The pattern for this is: P(nD)(T(nH)(nM)).

Examples: PT15M for every 15 minutes, PT2H for every two hours.
"startTime" (optional) Start time is specified in coordinated universal time (UTC). If omitted, the current time is used. This time can be in the past, in which case the first execution is scheduled as if the indexer has been running continuously since the original start time.

The following example is a schedule that starts on January 1 at midnight and runs every two hours.

{
    "dataSourceName" : "hotels-ds",
    "targetIndexName" : "hotels-idx",
    "schedule" : { "interval" : "PT2H", "startTime" : "2024-01-01T00:00:00Z" }
}

Configure a schedule

Schedules are specified in an indexer definition. To set up a schedule, you can use Azure portal, REST APIs, or an Azure SDK.

  1. Sign in to the Azure portal and open the search service page.
  2. On the left navigation pane, select Indexers.
  3. Open an indexer.
  4. Select Settings.
  5. Scroll down to Schedule, and then choose Hourly, Daily, or Custom to set a specific date, time, or custom interval.

Switch to the Indexer Definition (JSON) tab at the top of the index to view the schedule definition in XSD format.

Scheduling behavior FAQ

Can I run multiple indexer jobs in parallel?

You can run multiple indexers simultaneously, but each indexer is single instance. You can't run two copies of the same indexer concurrently.

For text-based indexing, the scheduler can kick off as many indexer jobs as the search service supports, which is determined by the number of search units. For example, if the service has three replicas and four partitions, you can have 12 indexer jobs in active execution, whether initiated on demand or on a schedule.

For skills-based indexing, indexers run in a specific execution environment. For this reason, the number of service units has no bearing on the number of skills-based indexer jobs you can run. Multiple skills-based indexers can run in parallel, but doing so depends on content processor availability within the execution environment.

Do scheduled jobs always start at the designated time?

Indexer processes can be queued up and might not start exactly at the time posted, depending on the processing workload and other factors. For example, if an indexer happens to still be running when its next scheduled execution is set to start, the pending execution is postponed until the next scheduled occurrence, allowing the current job to finish.

Let’s consider an example to make this more concrete. Suppose we configure an indexer schedule with an interval of hourly and a start time of January 1, 2024 at 8:00:00 AM UTC. Here's what could happen when an indexer run takes longer than an hour:

  1. The first indexer execution starts at or around January 1, 2024 at 8:00 AM UTC. Assume this execution takes 20 minutes (or any amount of time that's less than 1 hour).

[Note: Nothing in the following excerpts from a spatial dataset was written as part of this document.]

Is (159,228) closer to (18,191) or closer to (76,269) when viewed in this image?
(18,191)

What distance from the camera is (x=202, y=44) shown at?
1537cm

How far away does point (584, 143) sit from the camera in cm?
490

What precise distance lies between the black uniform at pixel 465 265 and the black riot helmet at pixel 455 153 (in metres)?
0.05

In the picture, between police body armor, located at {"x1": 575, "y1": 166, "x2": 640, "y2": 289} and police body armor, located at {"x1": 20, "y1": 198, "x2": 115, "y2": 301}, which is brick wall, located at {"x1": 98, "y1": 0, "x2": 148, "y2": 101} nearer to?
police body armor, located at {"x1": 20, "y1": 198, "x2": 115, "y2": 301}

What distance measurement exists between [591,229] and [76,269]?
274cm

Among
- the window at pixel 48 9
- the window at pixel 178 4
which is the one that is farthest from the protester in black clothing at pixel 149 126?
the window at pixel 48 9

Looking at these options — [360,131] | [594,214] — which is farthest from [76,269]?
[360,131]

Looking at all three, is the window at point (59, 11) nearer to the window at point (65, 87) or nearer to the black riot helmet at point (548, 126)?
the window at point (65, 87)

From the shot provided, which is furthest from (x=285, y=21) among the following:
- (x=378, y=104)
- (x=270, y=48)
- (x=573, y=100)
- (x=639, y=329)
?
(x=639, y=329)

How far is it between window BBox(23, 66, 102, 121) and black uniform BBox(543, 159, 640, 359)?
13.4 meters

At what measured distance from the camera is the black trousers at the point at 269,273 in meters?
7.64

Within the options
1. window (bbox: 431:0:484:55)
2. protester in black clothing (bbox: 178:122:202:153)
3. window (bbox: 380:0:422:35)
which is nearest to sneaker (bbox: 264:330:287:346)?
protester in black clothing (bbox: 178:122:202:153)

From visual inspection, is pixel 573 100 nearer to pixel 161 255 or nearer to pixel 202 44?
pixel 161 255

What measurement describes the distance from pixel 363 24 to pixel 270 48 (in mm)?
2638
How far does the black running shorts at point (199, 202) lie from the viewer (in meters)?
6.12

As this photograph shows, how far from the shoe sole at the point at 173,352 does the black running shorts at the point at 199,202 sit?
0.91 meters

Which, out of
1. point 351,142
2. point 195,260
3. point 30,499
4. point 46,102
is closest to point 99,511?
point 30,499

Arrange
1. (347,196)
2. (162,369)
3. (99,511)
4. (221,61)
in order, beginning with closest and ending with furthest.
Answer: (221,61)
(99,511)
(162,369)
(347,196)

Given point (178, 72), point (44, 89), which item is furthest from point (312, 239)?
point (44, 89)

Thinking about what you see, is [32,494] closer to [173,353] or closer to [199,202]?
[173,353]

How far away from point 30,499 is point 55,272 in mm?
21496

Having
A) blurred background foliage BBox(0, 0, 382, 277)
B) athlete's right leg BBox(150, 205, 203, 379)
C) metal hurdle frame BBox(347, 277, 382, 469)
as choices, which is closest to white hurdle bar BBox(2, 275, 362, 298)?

  2. The second execution starts at or around January 1, 2024 9:00 AM UTC. Suppose that this execution takes 70 minutes - more than an hour – and it will not complete until 10:10 AM UTC.

  3. The third execution is scheduled to start at 10:00 AM UTC, but at that time the previous execution is still running. This scheduled execution is then skipped. The next execution of the indexer won't start until 11:00 AM UTC.

Note

If you have strict indexer execution requirements that are time-sensitive, you should consider using the push API model so you can control the indexing pipeline directly.

What happens if indexing fails repeatedly on the same document?

If an indexer is set to a certain schedule but repeatedly fails on the same document each time, the indexer will begin running on a less frequent interval (up to the maximum interval of at least once every 2 hours or 24 hours, depending on different implementation factors) until it successfully makes progress again. If you believe you have fixed the underlying issue, you can run the indexer manually, and if indexing succeeds, the indexer will return to its regular schedule.

Next steps

For indexers that run on a schedule, you can monitor operations by retrieving status from the search service, or obtain detailed information by enabling resource logging.